The Zero-Based Budget
In a nutshell, the zero-based budget is a budget that begins with how much money is coming in, and works backwards, paying bills by priority, until we reach zero.
The zero-based budget ensures that every single dollar that comes into the household is put to its best use. Because budgets are highly individualized, I’m going to give you an overly simplistic example to illustrate the basic concept, and then you can tweak it to fit your own household.
Say the Right-Clicks are paid twice a month, $1000 on the first of the month, and $1000 on the 15th of the month. What I am going to do is figure out all of the things we are going to need to spend money on between the time we receive this first check for $1000, and the next one that is due on the 15th of the month. This will be our household budget, December 1-15.

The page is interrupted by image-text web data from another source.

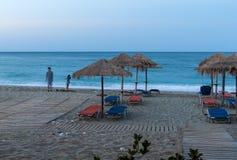 Beach Umbrellas in sunset. Beach Umbrellas, sunset in Pelion, Greece Stock Photo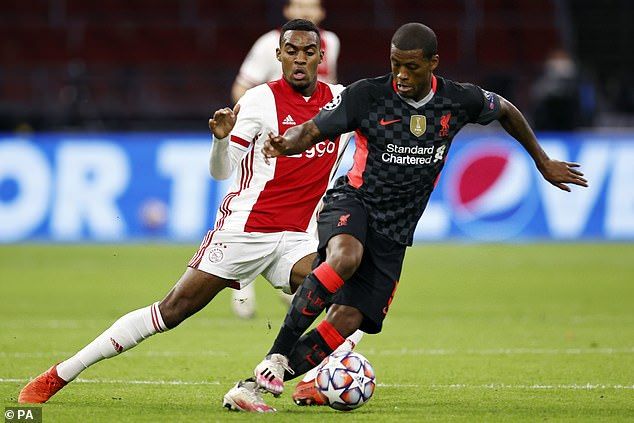 Liverpool are reportedly keen on Ryan Gravenberch (left) to replace Gini Wijnaldum (right)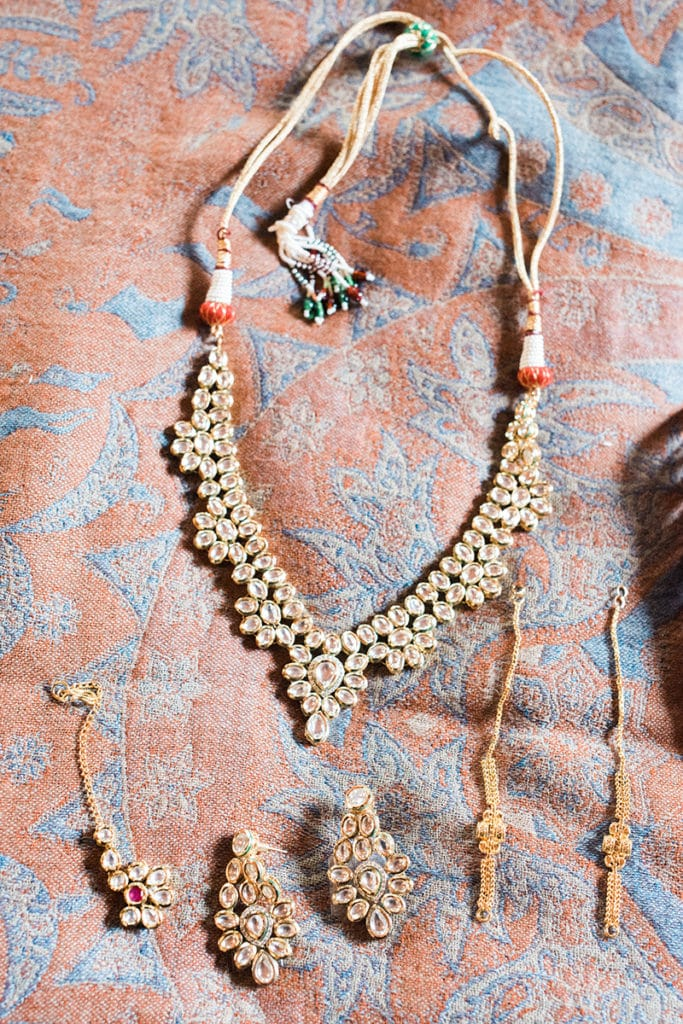 hindu ceremony jewelry for the bride gold and red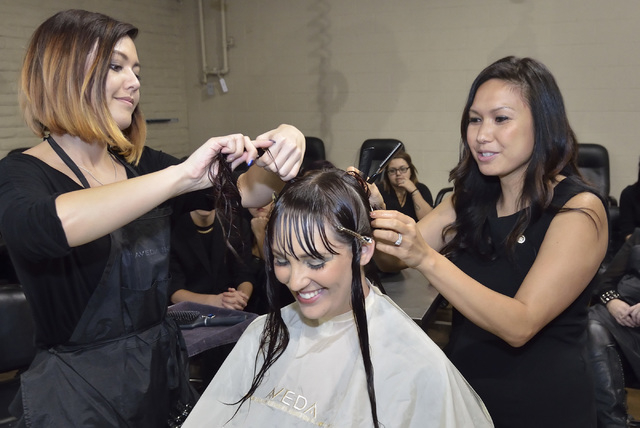 Jessica McMullen, lead instructor at the Aveda Institute Las Vegas, right, gives a haircutting demonstration using Audrea Nuckoles, lead spa educator, center, as a model and student Jessica Tonks  ...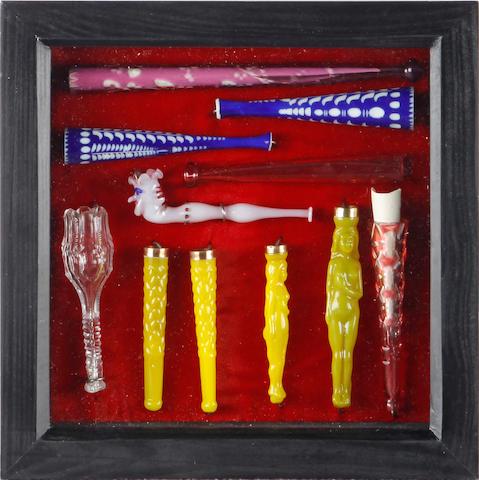 Eleven framed glass cigarette and cheroot holders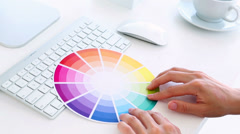 Graphic designer using colour wheel at his desk Stock Footage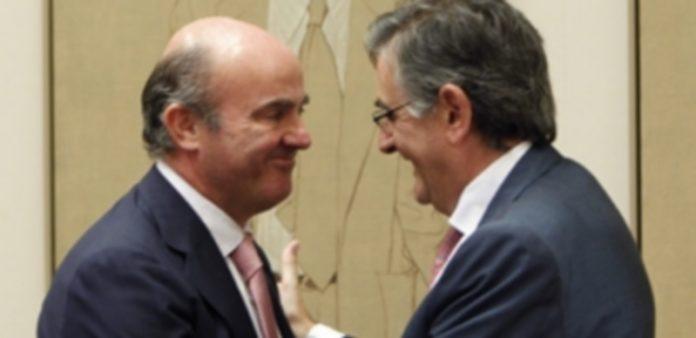Luis de Guindos saluda al nuevo presidente de la Comisión de Economía del Congreso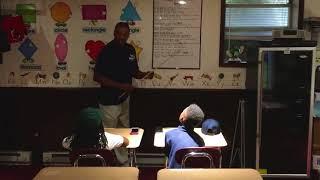AL-Mateen teaches grandkids community, family life goals, & 7 principles of Kwanzaa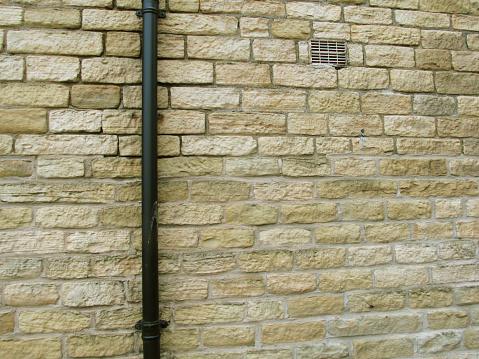 drain pipe on limestone wall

Let’s say our semi-fixed “need” expenses are as follows:
|Expenses||Date Due||Amount Due|
|Car Insurance||December 5||$100|
|Gas Bill||December 10||$40|
|Electric Bill||December 5||$150|
|Groceries||(Enough for 2 weeks)||$200|
|Mortgage*||Due January 1*||$400|
So, after paying all of our required expenses, we’ve got a total of $890, which leaves us $110 to play around with. We can use this money for a variety of things, such as pocket money, savings, gifts, or what have you. This is where your own priorities come in. Do you want to put $110 towards your beginner emergency fund (yes!)? Or will you need some of that for Christmas? (Probably.) What about putting extra money on debt (aka the “debt snowball,” which I will talk about later.) How you make these choices is completely up to you, but as you pay more and more attention to where your money is going, you might just find that you’re making better choices for yourself and your family.
*In this hypothetical, as is probably the case in most real budgets, the mortgage is due at the first of the month, but the amount of the mortgage is large enough that you have to allow for it in both budgets. Here, we’re taking out one half to save for the payment later in the month.